How to Do Tree Pose (Vrksasana)

Improving balance is one of yoga’s major benefits and Tree Pose (Vrksasana) is a good place to start. We’ll talk you into it safely, step by step.

Ann Pizer | Posted in:balance, Practice, Yoga for beginners

Balancing postures are an integral part of the physical practice of yoga. They’re important because they require a type of strength and focus that most of us aren’t actively cultivating in our day-to-day lives. Tree Pose is often the first balancing posture that yoga students tackle.

When you start to practice standing balances, it’s normal to feel wobbly and unstable. You might have to step out to avoid falling. You’re learning to use your body in a new way. This strengthens muscles and neural pathways.
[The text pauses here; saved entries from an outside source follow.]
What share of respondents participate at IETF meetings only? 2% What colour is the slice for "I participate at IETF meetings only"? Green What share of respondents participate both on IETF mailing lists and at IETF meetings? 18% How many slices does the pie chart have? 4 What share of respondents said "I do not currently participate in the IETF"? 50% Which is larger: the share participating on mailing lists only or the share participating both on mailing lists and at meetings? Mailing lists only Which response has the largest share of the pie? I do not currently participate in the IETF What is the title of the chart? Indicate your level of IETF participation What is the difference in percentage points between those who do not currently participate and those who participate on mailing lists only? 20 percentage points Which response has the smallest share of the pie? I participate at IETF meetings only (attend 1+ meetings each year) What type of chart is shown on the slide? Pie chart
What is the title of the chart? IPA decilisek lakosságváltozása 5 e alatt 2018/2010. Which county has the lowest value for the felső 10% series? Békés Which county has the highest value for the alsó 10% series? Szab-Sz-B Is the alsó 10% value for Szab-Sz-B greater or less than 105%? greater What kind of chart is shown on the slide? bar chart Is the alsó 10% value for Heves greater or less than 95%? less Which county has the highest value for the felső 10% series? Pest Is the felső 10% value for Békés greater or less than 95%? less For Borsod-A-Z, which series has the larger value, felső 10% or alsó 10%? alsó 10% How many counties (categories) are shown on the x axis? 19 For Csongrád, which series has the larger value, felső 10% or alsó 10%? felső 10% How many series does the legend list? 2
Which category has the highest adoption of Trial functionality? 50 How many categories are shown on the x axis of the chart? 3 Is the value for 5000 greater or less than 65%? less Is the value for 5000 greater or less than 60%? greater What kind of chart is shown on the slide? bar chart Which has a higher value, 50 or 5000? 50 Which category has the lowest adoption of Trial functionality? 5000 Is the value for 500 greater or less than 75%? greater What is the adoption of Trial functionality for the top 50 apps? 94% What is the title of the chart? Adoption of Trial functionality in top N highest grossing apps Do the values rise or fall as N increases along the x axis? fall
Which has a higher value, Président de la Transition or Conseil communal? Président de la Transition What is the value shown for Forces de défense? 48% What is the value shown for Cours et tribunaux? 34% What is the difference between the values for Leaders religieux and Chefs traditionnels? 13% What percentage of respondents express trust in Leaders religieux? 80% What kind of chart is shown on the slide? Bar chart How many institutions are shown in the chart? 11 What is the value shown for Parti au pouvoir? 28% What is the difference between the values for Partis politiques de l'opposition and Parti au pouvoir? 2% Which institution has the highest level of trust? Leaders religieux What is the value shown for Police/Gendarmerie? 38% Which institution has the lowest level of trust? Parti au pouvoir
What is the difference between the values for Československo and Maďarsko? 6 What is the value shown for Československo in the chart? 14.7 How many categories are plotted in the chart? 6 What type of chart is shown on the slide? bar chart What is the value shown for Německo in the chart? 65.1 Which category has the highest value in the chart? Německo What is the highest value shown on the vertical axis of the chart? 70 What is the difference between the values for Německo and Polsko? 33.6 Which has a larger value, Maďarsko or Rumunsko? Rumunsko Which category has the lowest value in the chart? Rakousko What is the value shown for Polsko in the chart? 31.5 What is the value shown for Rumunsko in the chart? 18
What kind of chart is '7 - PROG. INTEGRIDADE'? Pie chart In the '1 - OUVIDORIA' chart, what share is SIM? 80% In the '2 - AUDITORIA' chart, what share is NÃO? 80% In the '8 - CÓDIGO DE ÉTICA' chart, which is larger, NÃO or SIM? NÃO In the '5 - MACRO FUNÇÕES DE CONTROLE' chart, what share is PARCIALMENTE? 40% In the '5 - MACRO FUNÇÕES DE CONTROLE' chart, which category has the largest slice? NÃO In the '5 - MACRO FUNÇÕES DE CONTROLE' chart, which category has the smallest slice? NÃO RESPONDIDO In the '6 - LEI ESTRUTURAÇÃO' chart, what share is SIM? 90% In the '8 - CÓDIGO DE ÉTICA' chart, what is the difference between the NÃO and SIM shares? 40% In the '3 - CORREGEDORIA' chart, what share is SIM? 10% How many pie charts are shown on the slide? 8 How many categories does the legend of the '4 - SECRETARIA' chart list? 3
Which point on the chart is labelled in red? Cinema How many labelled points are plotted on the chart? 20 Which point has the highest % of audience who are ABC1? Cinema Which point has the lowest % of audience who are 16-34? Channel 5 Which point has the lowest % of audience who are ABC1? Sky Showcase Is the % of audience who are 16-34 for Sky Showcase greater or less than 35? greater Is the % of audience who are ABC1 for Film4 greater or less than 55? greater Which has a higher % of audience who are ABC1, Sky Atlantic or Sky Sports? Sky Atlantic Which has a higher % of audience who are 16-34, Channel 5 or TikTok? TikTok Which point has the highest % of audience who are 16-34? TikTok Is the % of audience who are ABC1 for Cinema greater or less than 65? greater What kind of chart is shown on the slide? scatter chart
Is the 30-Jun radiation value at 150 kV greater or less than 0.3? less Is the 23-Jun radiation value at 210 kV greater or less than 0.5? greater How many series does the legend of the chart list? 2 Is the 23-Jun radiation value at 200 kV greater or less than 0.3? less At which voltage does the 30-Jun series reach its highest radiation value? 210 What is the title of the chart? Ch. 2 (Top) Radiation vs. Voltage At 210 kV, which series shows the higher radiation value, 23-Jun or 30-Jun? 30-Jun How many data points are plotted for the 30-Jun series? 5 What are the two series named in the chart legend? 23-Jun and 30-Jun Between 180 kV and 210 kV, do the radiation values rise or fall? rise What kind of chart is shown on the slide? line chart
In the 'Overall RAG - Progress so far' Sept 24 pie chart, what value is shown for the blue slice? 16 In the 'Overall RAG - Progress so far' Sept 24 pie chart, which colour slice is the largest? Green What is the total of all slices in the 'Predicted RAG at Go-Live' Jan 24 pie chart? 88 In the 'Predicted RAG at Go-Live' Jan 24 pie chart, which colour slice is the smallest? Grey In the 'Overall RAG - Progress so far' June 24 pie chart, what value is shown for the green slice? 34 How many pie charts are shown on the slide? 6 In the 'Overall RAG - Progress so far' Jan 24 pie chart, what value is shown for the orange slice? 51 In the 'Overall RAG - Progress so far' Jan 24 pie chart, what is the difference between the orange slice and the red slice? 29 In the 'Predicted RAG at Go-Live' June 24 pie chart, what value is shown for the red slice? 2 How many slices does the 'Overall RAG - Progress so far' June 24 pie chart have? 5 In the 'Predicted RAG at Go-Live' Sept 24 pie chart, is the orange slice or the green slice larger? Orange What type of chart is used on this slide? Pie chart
Core strength, which is so important for all kinds of sports, preventing back pain, healthy aging, and getting out of bed in the morning is the key to finding balance.

Benefits of Tree Pose:

Improves leg and core strength
Improves balance and focus
Gentle hip opener


1. Come to stand in Mountain Pose (Tadasana). The first step is to establish balance and attention with both feet on the floor in this stable posture.

2. Transfer your weight onto your right foot by lifting your left foot away from the floor. Pause here with the left foot hovering above the ground. Soften your right knee slightly to avoid locking or hyperextending the joint.

3. Bend your left knee and open it to the left. Place the sole of your left foot onto the inside of your right thigh. You can use your hands to position your foot. It’s also ok to put your left foot on the inside of your right calf if the thigh isn’t accessible. Avoid placing your foot on the side of your knee since you’ll be exerting some pressure with your foot and the knee joint is vulnerable.

4. Once you have your foot situated, bring your hands to your hips to make sure they have stayed even. The hip of your standing leg has a tendency to want to jut out to the side as your foot presses into your opposite thigh. Bring your hips back into a squared Tadasana position if they have shifted.

5. Maintain the micro bend in your right knee. Press your left foot into your right thigh and counter that pressure by pushing the thigh back into your foot. Open your left knee a bit more to the left if you can.

6. Bring your hands to Anjali mudra at your heart. Without altering the position of your head, bring your gaze to the floor a few feet in front of you. Find something that doesn’t move, like a knot in the wood floor, to fix your eyes on. If you feel stable, lift your arms overhead.

7. After several breaths, release your left foot to the floor. Shake out both legs and then repeat the pose standing on your left leg.